• _抜粋本文_:
>>>
抗がん剤感受性検査の利用例
症例38(犬、11歳、去勢オス)
病歴:
全身の脱毛と体表の結節、リンパ節の腫れが見られ、他社の病理組織検査の結果リンパ腫と診断されたため、リンパ節を生検して抗がん剤感受性検査を行った。
感受性検査結果:
培養した細胞ではカルボプラチンで95%ほどの抑制効果が認められ、L-アスパラギナーゼ、ニムスチン処置に対しても80 %ほどの抑制効果が認められた。
メルファラン、シクロフォスファミド処置に対しては68-75%ほどの抑制効果が認められた。
培養後の細胞観察像: 腫瘍細胞の存在を確認
治療:
プレドニゾロン(2 mg/kg)、L-アスパラギナーゼ(400 IU/kg)を投与。その後L-アスパラギナーゼを三週ごとに三回投与した。
予後:
左前肢端以外は治療開始後4カ月時点で病変は現れなかったが、左前肢端に新たな病変が現れた。
症例39(猫、8歳、避妊メス)
病歴:
乳腺がん疑いの組織を摘出し、病理組織検査の結果、乳腺がんと診断されたため、抗がん剤感受性検査を行った。
感受性検査結果:
培養した細胞ではトセラニブ、ラパチニブで90%ほどの抑制効果が認められ、ゲムシタビン処置に対しても80%ほどの抑制効果が認められた。
タモキシフェン処置に対しては70%ほどの抑制効果が認められた。
ミトキサントロン、カルボプラチン、ビンブラスチン処置に対しては60%ほどの抑制効果が認められた。
培養後の細胞観察像: 腫瘍細胞の存在を確認
治療:
術後にドキソルビシン5mg/m2 を1回投与後、トセラニブの隔日投与を四ヶ月行った。
予後:
投薬頻度を減らし、現在(治療開始六ヶ月後)は週1回の投与を行っているが、肺やリンパ節への転移は認められていない。
症例41(猫、8歳、避妊メス)
病歴:
乳腺がん疑いの組織を摘出し、病理組織検査と抗がん剤感受性検査を行った。
病理組織診断:
乳腺部腫瘤:乳腺腺癌、ソ径リンパ節:乳腺腺癌の転移病巣
乳腺上皮が腺腔や管腔を形成しながら、それらの中に乳頭状や小乳頭状に増殖している。
感受性検査結果:
培養した細胞ではカルボプラチン、トセラニブ処置に対して濃度依存的な抑制効果が認められた。
カルボプラチンの高濃度処置では50%ほど、トセラニブの高濃度処置では90%ほどの抑制効果が認められた。ドキソルビシン処置では抵抗性を示す結果となった。
培養後の細胞観察像: 増殖細胞の存在を確認
治療:
術後にトセラニブ(パラディア)の投与を週3回、3か月行った。
その後、肝障害(AST, ALT, ALPの高値)が認められたため、投薬頻度を減らし、肝酵素の値が基準値に戻った後に、週三回の投与を再開した。
予後:
治療開始6カ月後の現在の時点で転移や再発はみられていない。
<<<
• _データ部分_:
>>>
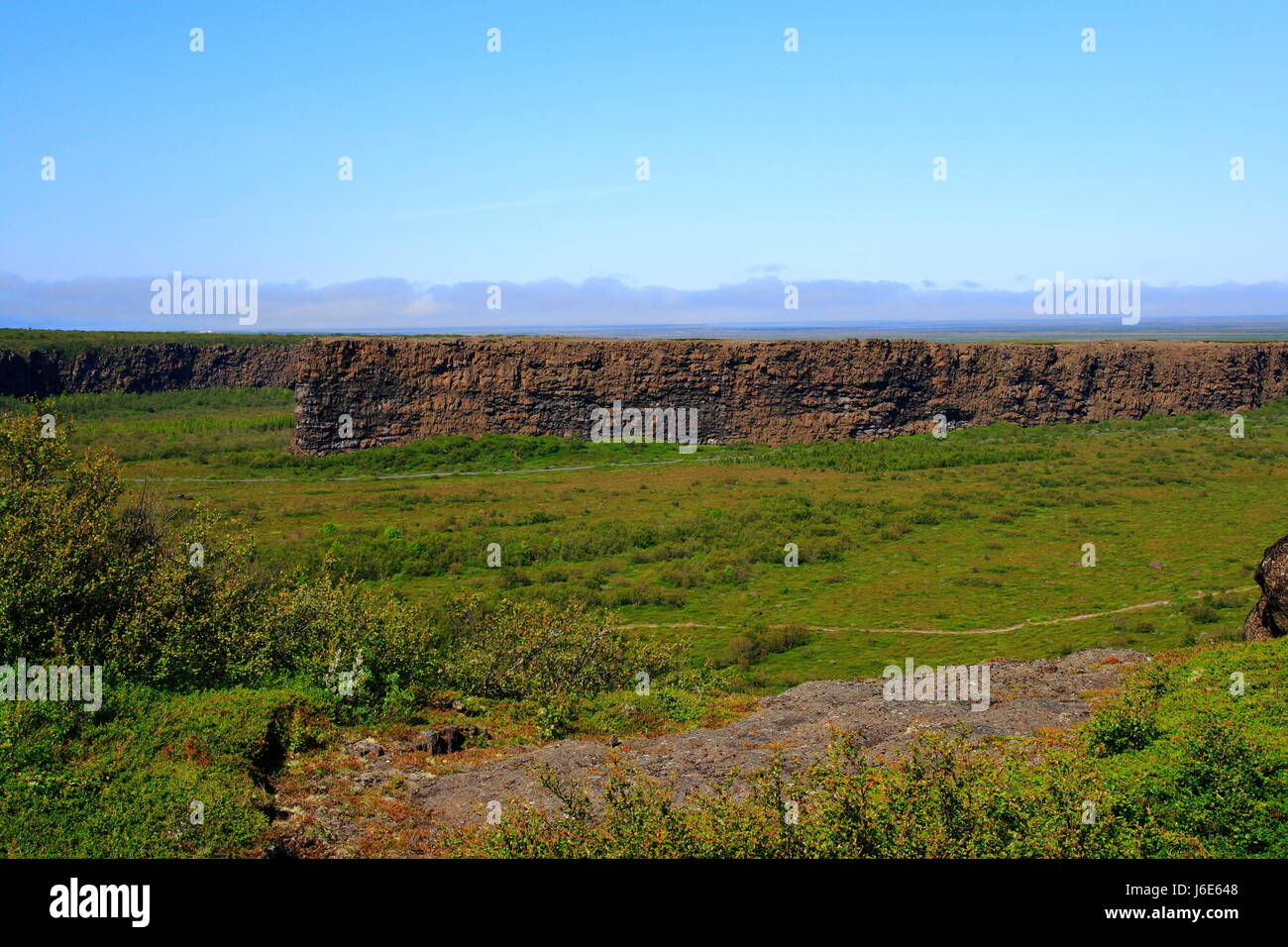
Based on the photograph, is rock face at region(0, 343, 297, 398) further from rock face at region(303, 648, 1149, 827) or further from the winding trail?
<<<
• _課題内容_:
1) 抜粋本文によると、症例38ではL-アスパラギナーゼを三週ごとに何回投与しましたか。
2) 抜粋本文の症例39で、60%ほどの抑制効果が認められた薬剤をすべて挙げてください。
3) 次の(a)〜(c)が抜粋本文の内容と合っているか、それぞれ「はい」か「いいえ」で答え、根拠となる本文の語句をそのまま引用してください。
(a) 症例41では、ソ径リンパ節に乳腺腺癌の転移病巣があった。
(b) 症例41では、ドキソルビシン処置で高い抑制効果が認められた。
(c) 症例39では、治療開始六ヶ月後の時点で肺への転移が認められている。

• _課題別の解答_:
1) 三回

2) ミトキサントロン、カルボプラチン、ビンブラスチン

3)
(a) はい。「ソ径リンパ節:乳腺腺癌の転移病巣」
(b) いいえ。「ドキソルビシン処置では抵抗性を示す結果となった。」
(c) いいえ。「肺やリンパ節への転移は認められていない。」